They were not thinking of us, not the least. Only just ere they passed our house Ursula turned slightly round, and looked behind; a quiet, maidenly look, with the smile still lingering on her mouth. She saw nothing, and no one; for John had pulled me from the window, and placed himself out of sight. So, turning back again, she went on her way. They both disappeared.

"Now, Phineas, it is all ended."

"What do you mean?"

"I have looked on her for the last time."

"Nay—she is not going yet."

"But I am—fleeing from the devil and his angels. Hurrah, Phineas, lad! We'll have a merry night. To-morrow I am away to Bristol, to set sail for America."

He wrung my hands with a long, loud, half-mad laugh; and then dropped heavily on a chair.

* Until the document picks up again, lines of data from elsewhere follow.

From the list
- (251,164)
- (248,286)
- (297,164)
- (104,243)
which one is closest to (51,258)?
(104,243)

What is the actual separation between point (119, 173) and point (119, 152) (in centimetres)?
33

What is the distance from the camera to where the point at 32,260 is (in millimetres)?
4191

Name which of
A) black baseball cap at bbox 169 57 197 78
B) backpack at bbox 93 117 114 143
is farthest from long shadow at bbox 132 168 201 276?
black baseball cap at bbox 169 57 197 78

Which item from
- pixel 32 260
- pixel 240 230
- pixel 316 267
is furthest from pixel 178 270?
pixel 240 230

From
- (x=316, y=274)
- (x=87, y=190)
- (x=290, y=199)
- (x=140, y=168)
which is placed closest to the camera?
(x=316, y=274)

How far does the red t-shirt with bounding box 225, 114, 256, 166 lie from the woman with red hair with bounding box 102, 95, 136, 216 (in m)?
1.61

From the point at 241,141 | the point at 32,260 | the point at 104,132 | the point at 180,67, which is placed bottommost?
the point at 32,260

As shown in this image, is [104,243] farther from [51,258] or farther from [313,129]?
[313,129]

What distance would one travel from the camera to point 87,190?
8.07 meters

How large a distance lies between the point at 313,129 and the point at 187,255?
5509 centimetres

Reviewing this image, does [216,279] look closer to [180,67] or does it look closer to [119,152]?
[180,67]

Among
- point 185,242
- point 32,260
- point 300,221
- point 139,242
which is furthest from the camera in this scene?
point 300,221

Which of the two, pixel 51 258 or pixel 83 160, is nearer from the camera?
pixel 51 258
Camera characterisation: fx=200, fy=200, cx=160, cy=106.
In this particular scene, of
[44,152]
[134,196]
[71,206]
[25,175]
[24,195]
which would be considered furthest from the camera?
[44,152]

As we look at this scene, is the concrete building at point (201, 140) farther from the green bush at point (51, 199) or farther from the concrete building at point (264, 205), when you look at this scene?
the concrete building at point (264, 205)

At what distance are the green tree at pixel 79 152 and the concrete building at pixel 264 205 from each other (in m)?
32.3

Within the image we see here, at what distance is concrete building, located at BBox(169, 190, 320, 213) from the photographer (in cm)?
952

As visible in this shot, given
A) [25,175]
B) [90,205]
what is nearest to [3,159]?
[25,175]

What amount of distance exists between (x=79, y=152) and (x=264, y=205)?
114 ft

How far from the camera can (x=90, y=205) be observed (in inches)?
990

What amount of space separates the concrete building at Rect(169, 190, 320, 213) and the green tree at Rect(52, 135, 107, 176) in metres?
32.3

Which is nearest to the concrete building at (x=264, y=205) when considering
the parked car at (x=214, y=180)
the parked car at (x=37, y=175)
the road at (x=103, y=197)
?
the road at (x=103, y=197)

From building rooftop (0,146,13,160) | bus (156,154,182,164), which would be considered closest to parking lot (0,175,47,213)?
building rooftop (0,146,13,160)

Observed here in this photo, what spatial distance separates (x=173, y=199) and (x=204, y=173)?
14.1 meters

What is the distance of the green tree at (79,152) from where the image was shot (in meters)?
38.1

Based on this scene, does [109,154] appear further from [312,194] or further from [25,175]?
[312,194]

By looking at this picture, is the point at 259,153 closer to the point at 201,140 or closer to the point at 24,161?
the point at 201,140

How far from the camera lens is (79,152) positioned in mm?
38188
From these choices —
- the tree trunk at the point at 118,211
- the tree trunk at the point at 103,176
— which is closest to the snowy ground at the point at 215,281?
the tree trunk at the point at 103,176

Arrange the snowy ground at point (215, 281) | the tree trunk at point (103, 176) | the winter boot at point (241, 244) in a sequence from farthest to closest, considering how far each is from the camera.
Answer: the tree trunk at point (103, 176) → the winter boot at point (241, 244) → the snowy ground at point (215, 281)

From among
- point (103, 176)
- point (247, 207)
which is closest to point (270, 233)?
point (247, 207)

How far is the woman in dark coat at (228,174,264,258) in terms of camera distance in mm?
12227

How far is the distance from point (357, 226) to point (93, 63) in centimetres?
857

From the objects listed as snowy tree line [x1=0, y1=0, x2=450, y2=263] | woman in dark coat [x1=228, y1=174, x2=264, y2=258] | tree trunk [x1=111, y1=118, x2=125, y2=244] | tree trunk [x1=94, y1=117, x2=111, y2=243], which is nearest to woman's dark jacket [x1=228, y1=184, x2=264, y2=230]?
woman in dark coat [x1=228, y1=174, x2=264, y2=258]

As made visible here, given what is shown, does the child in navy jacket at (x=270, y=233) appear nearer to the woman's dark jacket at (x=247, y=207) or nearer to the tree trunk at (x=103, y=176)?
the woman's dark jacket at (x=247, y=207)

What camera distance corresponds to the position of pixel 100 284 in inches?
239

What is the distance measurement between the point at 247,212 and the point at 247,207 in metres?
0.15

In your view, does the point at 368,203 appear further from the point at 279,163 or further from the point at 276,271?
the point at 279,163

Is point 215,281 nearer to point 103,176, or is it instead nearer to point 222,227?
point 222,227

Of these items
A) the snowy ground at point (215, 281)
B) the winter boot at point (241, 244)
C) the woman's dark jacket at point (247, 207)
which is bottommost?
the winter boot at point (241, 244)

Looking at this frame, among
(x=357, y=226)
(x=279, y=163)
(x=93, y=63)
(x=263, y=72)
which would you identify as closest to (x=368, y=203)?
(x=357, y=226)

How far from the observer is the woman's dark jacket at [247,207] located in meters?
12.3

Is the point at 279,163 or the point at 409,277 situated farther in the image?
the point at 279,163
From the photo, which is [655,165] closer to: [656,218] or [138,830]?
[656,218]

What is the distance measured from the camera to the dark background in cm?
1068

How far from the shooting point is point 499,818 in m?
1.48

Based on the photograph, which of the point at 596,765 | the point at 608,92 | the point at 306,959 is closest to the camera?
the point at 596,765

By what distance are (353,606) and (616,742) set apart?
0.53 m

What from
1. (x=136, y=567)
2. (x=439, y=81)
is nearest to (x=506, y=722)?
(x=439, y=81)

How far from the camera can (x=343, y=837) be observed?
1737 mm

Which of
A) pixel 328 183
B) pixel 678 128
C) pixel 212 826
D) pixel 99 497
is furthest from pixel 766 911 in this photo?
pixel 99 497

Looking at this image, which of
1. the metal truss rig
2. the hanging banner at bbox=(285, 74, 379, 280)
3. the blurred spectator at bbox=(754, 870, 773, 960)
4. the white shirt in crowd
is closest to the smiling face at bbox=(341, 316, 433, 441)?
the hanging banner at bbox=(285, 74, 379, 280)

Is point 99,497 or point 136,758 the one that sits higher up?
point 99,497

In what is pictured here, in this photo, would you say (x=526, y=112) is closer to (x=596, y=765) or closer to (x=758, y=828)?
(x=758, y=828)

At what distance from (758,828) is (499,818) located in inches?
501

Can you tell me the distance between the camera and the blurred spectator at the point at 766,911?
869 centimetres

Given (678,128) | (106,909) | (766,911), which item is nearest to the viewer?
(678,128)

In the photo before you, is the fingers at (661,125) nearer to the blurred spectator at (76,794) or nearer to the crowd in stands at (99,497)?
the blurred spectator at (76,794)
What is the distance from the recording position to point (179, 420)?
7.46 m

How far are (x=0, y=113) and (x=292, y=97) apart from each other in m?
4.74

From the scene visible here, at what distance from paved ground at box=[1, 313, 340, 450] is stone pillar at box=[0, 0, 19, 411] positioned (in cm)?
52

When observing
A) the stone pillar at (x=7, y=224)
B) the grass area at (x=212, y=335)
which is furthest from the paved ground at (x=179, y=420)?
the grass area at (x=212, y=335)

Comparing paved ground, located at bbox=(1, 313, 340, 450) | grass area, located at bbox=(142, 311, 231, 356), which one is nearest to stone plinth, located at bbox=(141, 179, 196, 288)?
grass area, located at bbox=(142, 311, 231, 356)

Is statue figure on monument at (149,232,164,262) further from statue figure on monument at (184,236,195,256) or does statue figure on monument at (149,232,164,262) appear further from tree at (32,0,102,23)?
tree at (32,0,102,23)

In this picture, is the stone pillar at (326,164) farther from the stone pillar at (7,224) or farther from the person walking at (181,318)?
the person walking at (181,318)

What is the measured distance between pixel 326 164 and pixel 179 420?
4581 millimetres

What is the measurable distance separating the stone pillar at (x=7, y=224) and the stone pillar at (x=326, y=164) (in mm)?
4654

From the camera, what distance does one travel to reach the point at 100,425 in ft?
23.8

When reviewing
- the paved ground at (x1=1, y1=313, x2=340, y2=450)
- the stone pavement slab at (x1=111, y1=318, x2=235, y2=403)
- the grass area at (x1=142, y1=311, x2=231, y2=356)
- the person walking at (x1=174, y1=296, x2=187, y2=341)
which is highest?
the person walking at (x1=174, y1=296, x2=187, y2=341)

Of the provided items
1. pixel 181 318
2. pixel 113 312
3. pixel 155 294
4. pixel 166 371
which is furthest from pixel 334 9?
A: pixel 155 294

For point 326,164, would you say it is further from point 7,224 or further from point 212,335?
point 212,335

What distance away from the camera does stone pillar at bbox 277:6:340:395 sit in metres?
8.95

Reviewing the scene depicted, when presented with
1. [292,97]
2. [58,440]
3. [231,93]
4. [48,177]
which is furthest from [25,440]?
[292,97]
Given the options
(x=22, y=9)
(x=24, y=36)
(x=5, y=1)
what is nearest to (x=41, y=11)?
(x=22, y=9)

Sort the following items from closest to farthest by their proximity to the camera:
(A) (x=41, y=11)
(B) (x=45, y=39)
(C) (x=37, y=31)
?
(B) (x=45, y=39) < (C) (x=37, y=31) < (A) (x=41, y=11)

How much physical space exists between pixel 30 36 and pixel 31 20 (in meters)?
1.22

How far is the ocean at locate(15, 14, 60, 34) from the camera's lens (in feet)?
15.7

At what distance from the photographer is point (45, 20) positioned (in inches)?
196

A few hours after, he was lying on my bed, struck down by the first real sickness he had ever known. It was apparently a low agueish fever, which had been much about Norton Bury since the famine of last year. At least, so Jael said; and she was a wise doctoress, and had cured many. He would have no one else to attend him—seemed terrified at the mere mention of Dr. Jessop. I opposed him not at first, for well I knew, whatever the proximate cause of his sickness might be, its root was in that mental pang which no doctors could cure. So I trusted to the blessed quiet of a sick-room—often so healing to misery—to Jael's nursing, and his brother's love.

After a few days we called in a physician—a stranger from Coltham—who pronounced it to be this Norton Bury fever, caught through living, as he still persisted in doing, in his old attic, in that unhealthy alley where was Sally Watkins's house. It must have been coming on, the doctor said, for a long time; but it had no doubt now reached its crisis. He would be better soon.

But he did not get better. Days slid into weeks, and still he lay there, never complaining, scarcely appearing to suffer, except from the wasting of the fever; yet when I spoke of recovery he "turned his face unto the wall"—weary of living.